His father, of course, had a Spark. A minor Alter-Type that hardened his skin like rough granite. It didn't make him a hero; it just made him a harder fist to bleed against.
"Please, Marcus," his mother sobbed, the sound scraping against Grady's soul. "Not in front of the children."
"They need to learn their place!" Marcus roared, shoving her to the floor.
That was the moment the spring snapped.
Grady didn't remember pushing the closet door open. He didn't remember crossing the room. He was just there, standing between his father and his mother, his small frame trembling not with fear, but with a rage so pure it felt holy.
"Get away from her," he said, his voice low and steady, a stark contrast to the storm inside him.
Marcus Corals looked down at his son, a slow, ugly smile spreading across his face. "Look who's grown a spine. The little mutt finally barks."
He backhanded Grady.
The world exploded in white pain. Grady stumbled back, his vision swimming.
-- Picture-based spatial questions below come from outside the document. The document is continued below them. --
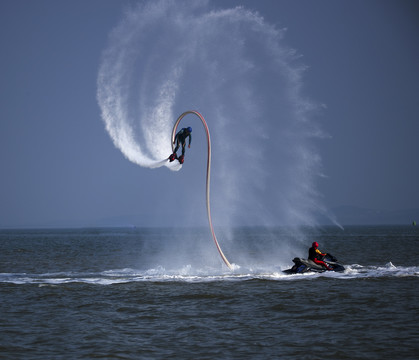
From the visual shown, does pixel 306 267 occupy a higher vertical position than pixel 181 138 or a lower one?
lower

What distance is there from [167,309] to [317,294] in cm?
806

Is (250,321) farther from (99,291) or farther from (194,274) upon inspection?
(194,274)

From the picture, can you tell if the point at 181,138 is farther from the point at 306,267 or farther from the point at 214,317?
the point at 306,267

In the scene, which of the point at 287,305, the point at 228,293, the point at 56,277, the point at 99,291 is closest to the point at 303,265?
the point at 228,293

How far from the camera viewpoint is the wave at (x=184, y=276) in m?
31.6

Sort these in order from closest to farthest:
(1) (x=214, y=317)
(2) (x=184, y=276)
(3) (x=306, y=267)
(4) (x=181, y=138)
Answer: (1) (x=214, y=317), (4) (x=181, y=138), (3) (x=306, y=267), (2) (x=184, y=276)

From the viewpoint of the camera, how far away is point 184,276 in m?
33.5

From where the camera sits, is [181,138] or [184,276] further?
[184,276]

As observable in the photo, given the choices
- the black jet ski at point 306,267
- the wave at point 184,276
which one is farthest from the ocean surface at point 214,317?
the black jet ski at point 306,267

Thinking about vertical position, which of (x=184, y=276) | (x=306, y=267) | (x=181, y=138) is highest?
(x=181, y=138)

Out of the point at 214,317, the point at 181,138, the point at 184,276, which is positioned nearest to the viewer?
the point at 214,317

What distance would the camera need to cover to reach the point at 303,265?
108ft

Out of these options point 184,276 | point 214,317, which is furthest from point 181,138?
point 214,317

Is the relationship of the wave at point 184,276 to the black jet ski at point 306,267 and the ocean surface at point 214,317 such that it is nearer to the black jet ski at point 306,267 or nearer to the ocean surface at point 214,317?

But the cold, hard thing in his chest didn't break. It expanded. The air in the room began to hum, a high-frequency whine that only he could hear. The lights flickered.
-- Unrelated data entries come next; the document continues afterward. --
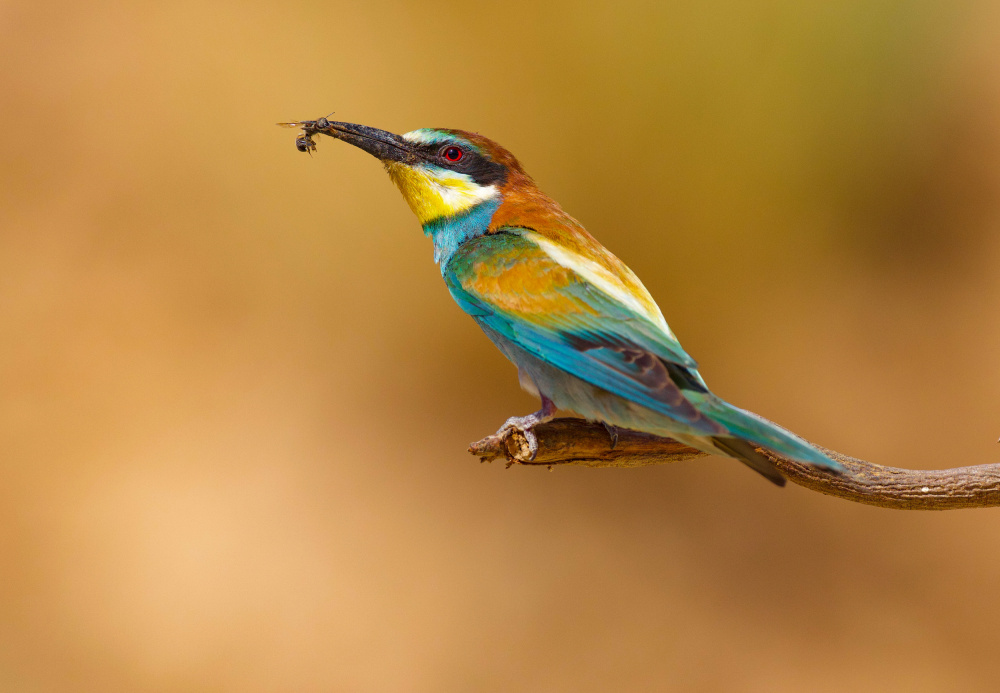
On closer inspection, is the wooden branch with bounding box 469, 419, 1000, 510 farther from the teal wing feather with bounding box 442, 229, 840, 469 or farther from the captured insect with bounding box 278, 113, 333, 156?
the captured insect with bounding box 278, 113, 333, 156

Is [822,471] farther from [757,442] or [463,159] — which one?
[463,159]

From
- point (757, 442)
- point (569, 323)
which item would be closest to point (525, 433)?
point (569, 323)

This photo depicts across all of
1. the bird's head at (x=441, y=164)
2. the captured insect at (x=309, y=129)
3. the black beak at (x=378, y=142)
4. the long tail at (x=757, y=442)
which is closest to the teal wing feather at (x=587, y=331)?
the long tail at (x=757, y=442)

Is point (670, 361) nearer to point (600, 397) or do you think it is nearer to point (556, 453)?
point (600, 397)

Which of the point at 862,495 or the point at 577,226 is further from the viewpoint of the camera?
the point at 577,226

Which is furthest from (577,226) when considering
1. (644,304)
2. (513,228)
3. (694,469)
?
(694,469)

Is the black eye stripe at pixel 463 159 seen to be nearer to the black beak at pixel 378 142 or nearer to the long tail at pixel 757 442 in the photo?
the black beak at pixel 378 142
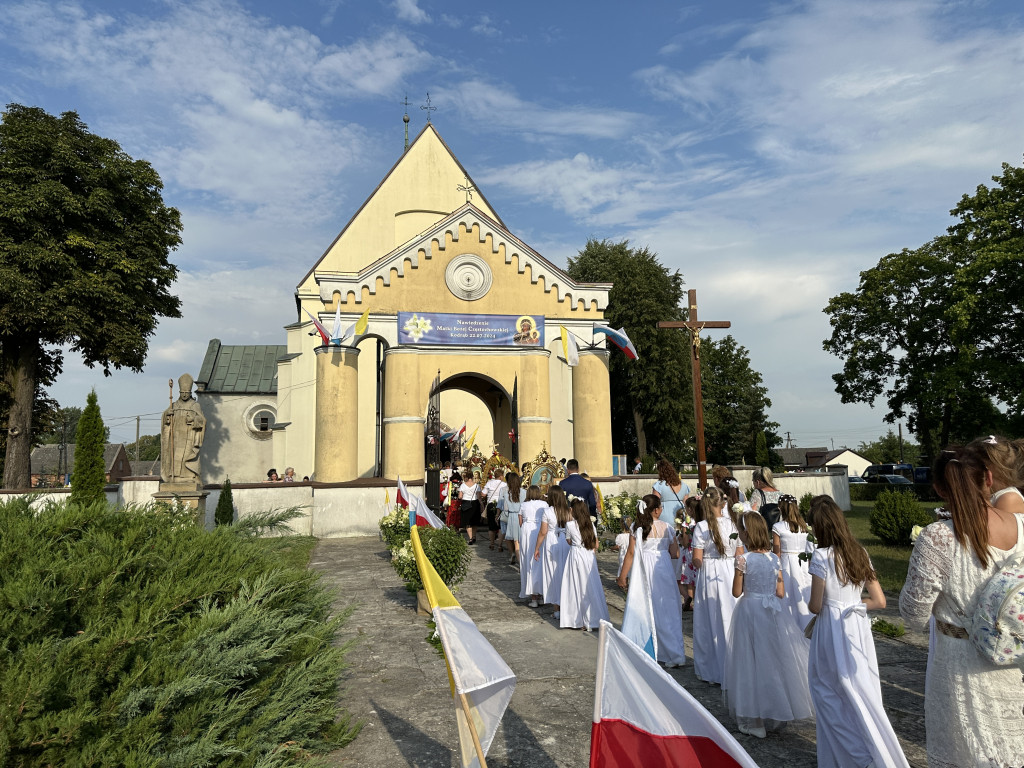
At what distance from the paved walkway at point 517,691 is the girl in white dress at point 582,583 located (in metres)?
0.22

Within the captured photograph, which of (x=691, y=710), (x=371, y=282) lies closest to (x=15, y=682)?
(x=691, y=710)

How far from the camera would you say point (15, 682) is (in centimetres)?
282

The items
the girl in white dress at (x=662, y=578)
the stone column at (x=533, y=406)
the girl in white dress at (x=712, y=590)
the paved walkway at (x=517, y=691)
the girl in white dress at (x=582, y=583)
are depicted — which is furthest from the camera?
the stone column at (x=533, y=406)

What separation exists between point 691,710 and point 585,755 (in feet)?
8.43

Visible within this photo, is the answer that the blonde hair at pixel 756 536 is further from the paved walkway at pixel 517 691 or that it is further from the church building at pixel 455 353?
the church building at pixel 455 353

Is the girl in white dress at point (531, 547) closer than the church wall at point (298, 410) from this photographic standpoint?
Yes

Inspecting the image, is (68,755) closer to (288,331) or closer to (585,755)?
(585,755)

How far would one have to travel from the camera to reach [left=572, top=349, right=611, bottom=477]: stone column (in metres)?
21.6

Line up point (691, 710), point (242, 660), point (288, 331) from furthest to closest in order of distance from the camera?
point (288, 331) < point (242, 660) < point (691, 710)

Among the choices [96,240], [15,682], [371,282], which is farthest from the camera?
[96,240]

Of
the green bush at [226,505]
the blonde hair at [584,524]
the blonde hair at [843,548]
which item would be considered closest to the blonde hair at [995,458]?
the blonde hair at [843,548]

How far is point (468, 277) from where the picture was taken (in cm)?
2166

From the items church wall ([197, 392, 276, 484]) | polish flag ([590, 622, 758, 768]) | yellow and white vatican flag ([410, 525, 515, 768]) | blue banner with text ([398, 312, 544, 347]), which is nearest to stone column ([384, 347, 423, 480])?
blue banner with text ([398, 312, 544, 347])

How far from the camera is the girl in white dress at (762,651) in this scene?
16.6 ft
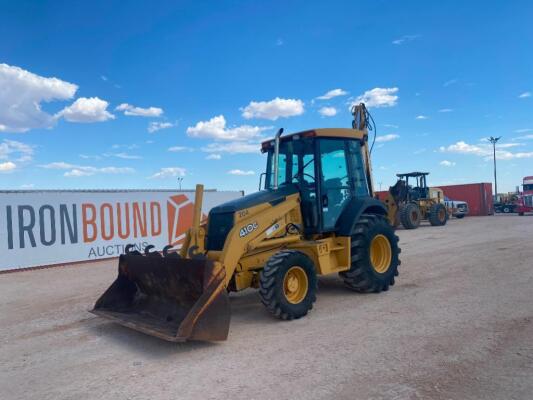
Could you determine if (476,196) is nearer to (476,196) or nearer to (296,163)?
(476,196)

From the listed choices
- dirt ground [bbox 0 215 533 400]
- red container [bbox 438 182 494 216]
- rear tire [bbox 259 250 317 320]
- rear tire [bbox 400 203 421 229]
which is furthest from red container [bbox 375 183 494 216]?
rear tire [bbox 259 250 317 320]

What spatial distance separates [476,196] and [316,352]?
107 ft

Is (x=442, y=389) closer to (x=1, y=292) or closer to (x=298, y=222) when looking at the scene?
(x=298, y=222)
"Grady…" Lily whispered from the closet doorway, her pink eyes wide not with fear, but with a strange, dawning awareness.
Marcus raised his fist again, the skin on his knuckles taking on a rough, stony texture. "I'll teach you respect, boy."
Crunch. Scream. Tremble. The sounds of his life. The colors of his world. Gray. Red. Black.
No more.
As his father's fist descended, Grady didn't duck. He didn't plead. He looked into the eyes of the man who had been his monster for ten long years, and he let the coiled thing in his chest unleash.
It wasn't a thought. It was an instinct. A final, desperate command from the very core of his being.
Stop.
The world bloomed.
A flash of incandescent pink light erupted from Grady, silent and absolute. It wasn't a wave of force; it was a sphere of pure, unformed Aether, a pressure bubble of raw creation energy responding to a child's terminal anguish. The furniture in the room didn't shatter; it disintegrated at a molecular level. The windows didn't break; they vaporized.
Marcus Corals was thrown back against the far wall. There was no dramatic crash. There was the sound of a sack of wet grain hitting concrete. The rough, stone-like texture of his skin flickered and died, leaving behind soft, vulnerable flesh. He slid to the floor, his eyes wide with shock, a trickle of blood tracing a path from his temple. He did not move again.
The humming stopped. The light vanished.
Silence.
The only sound was the ragged gasp of his mother, scrambling away from the epicenter, her face a mask of primal terror—terror of him.
Grady stood in the center of the room, his small fists clenched. The air around him shimmered with heat haze. The smell of ozone and something else, something ancient and electric, like the air after a thunderstorm, filled the void. He looked at his own hands. They were normal. But for a single, fleeting second, he had felt… infinite. Like a god who had forgotten his name.
Then, the feeling was gone, leaving a cavernous, icy emptiness behind.
He turned. Lily was still standing in the doorway, untouched by the energy that had annihilated everything else. She wasn't looking at their father. She was looking at Grady, her expression not of fear, but of a profound, heartbreaking understanding. She held out her small hand.
"Grady," she said, her voice clear and calm. "We have to go."
He didn't look back at his mother. He couldn't bear to see the fear in her eyes. He had become the monster to slay the monster, and there was no coming back from that.
He took his sister's hand.
At the age of ten, Grady Corals, a boy believed to be Sparkless, had awakened to a power that could unmake reality. And his first act with this divine gift was to commit a patricide.
He led his sister out of the broken house and into the cold, uncaring night. He didn't know what his Spark was. He didn't know its name was Aetherion Physiology: Raijin Genesis. He only knew two things with a certainty that would shape the rest of his life:
He had saved them.
And he was utterly, completely damned.